Wild Card: teamLab’s Borderless – Tokyo, Japan
One of the highlights of my Tokyo trip was going to teamLab’s Borderless, a digital art museum located in an underground level of the MORI Building, east of Shibuya, near Minato City. Describing this museum is a near impossible feat: how does one describe walking into a dream? a fantasy? another dimension? Every traditional notion of the word “gallery” goes out the window with this one: inside its walls, static artworks dissolve into a flowing, dreamlike kaleidoscope of light, sound, color, and motion. Rather than moving through a fixed sequence of exhibits, we wander through the wondrous labyrinth without a map, seeing artworks spill across walls, floors, ceilings, entire rooms whose massive size spurns easy discernment, waves of light morphing continuously and reacting to human presence.
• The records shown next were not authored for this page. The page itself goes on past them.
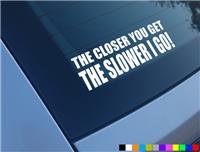 THE CLOSER YOU GET SLOWER I GO FUNNY CAR STICKERS DECALS BUMPER VINYL JDM DUB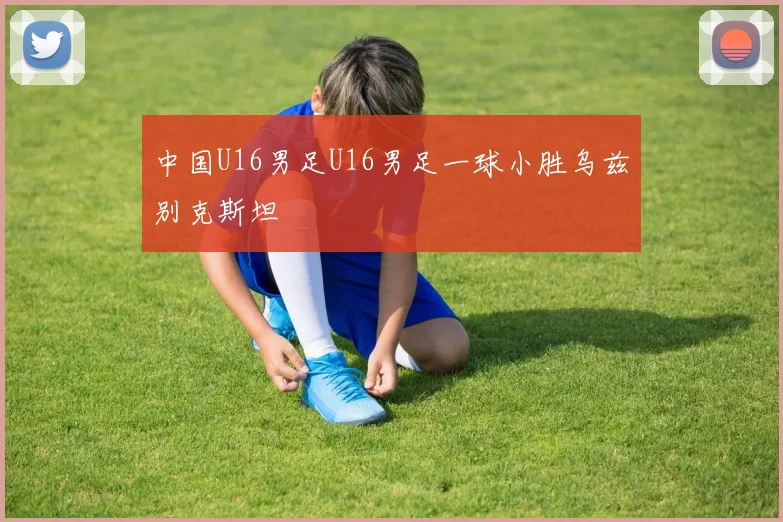 中国U16男足U16男足一球小胜乌兹别克斯坦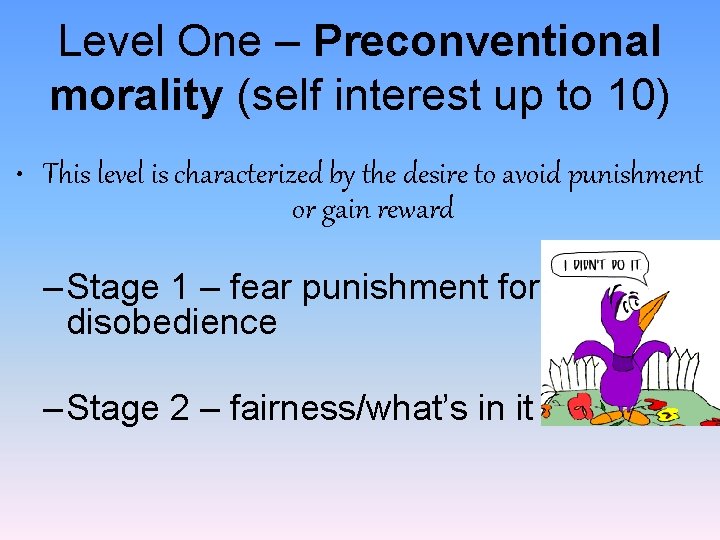 Level One – Preconventional morality (self interest up to 10) • This level is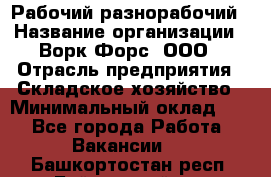 Рабочий-разнорабочий › Название организации ­ Ворк Форс, ООО › Отрасль предприятия ­ Складское хозяйство › Минимальный оклад ­ 1 - Все города Работа » Вакансии   . Башкортостан респ.,Баймакский р-н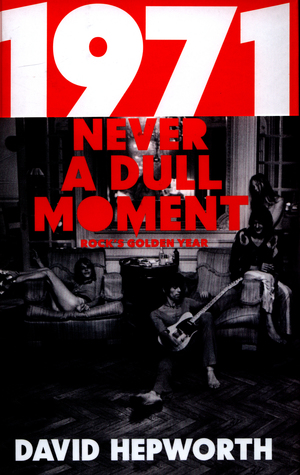 Never a Dull Moment 1971 by David&nbsp;Hepworth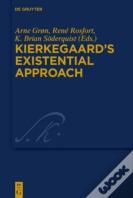 Kierkegaard'S Existential Approach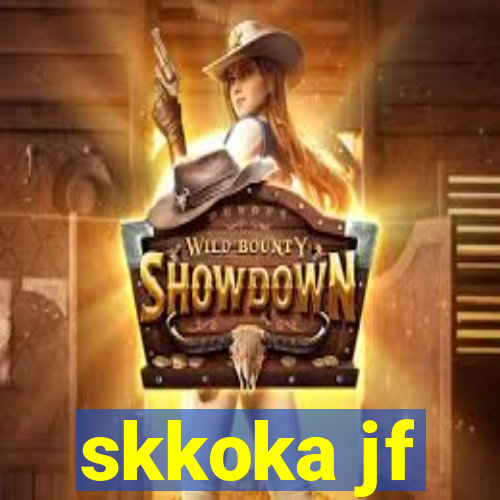 skkoka jf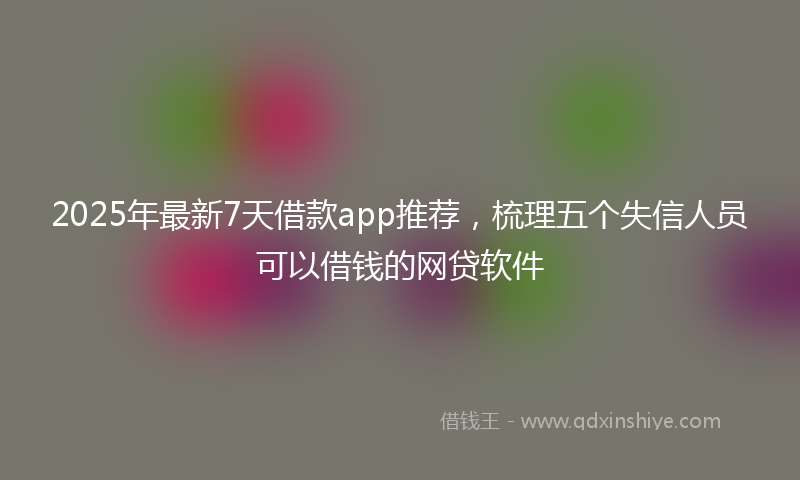 2025年最新7天借款app推荐，梳理五个失信人员可以借钱的网贷软件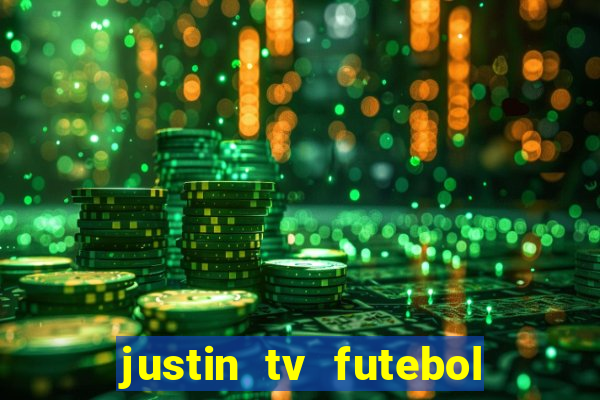 justin tv futebol ao vivo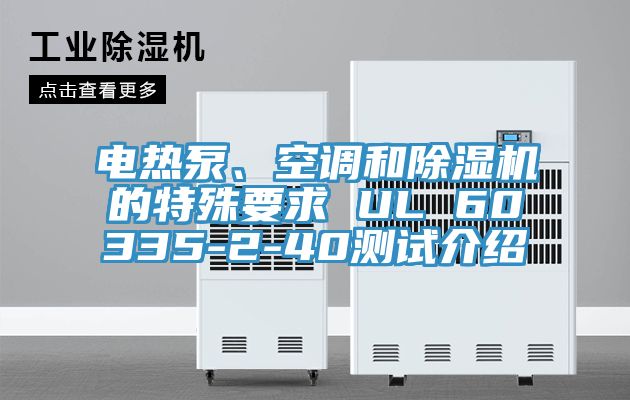 電熱泵、空調(diào)和除濕機(jī)的特殊要求 UL 60335-2-40測(cè)試介紹
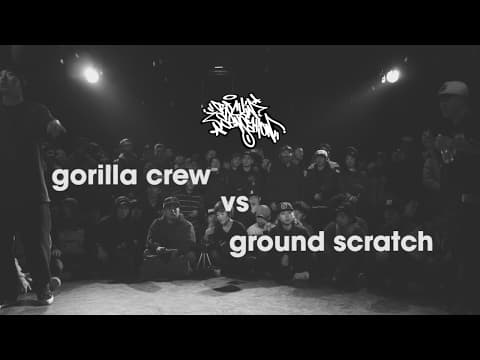 Gorilla Crew vs Ground Scratch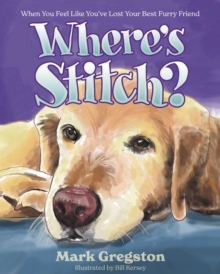 Where's Stitch? : When You've Lost Your Best Furry Friend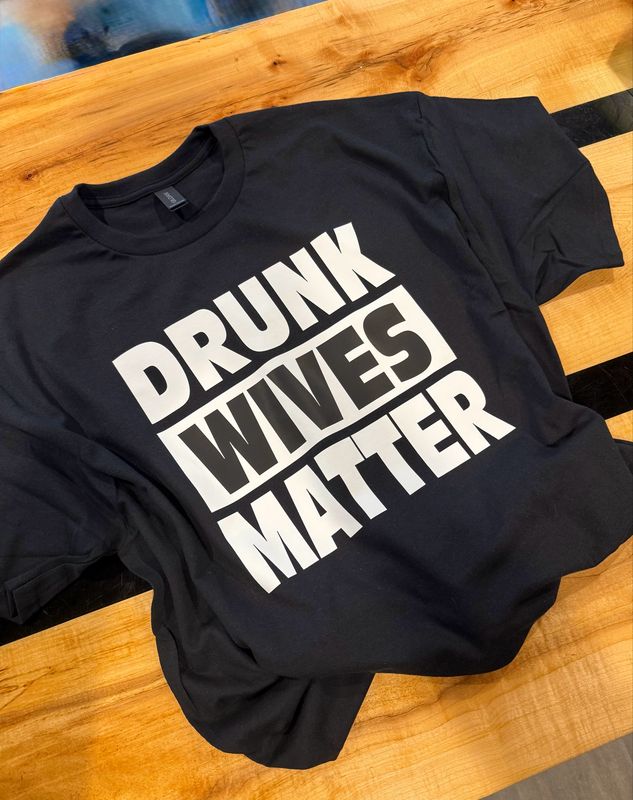 Drunk Wives Matter T-Shirt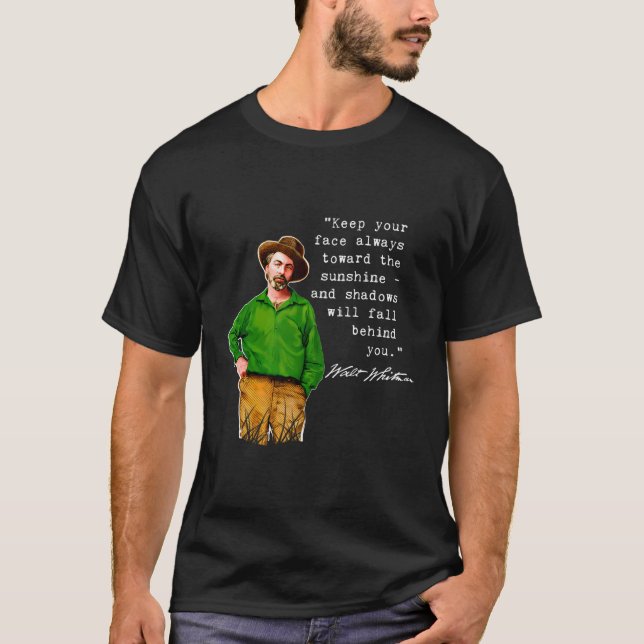 Walt Whitman Inspirational Quote Graphic Design T-Shirt (Vorderseite)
Flowers bloom and scatter beneath our feet; waterfalls change direction around our footsteps; lanterns pulse like living organisms; and, my personal favorite, galactic tentacles of LEDs stretch infinitely through mirrored chambers, sending us soaring through a sci-fi-inspired hyper-dimension space beyond anything we could possible conceive outside of a dream. I stepped and stood in stupefaction, in sheer awe of the illumined world, transported from real life. It was seriously awe-inspiring, a sublime sensation the likes of which I will never forget. And the museum as a whole truly seems like living for a brief moment within a lucid dream, at once tranquil, disorienting, playful, and beautiful in ways that evade words. Never had I experienced anything like this before, a museum where technology, design, and imagination unite to the deconstruct the boundaries of artistic possibility. A highlight of my Tokyo trip, a highlight of my life so far.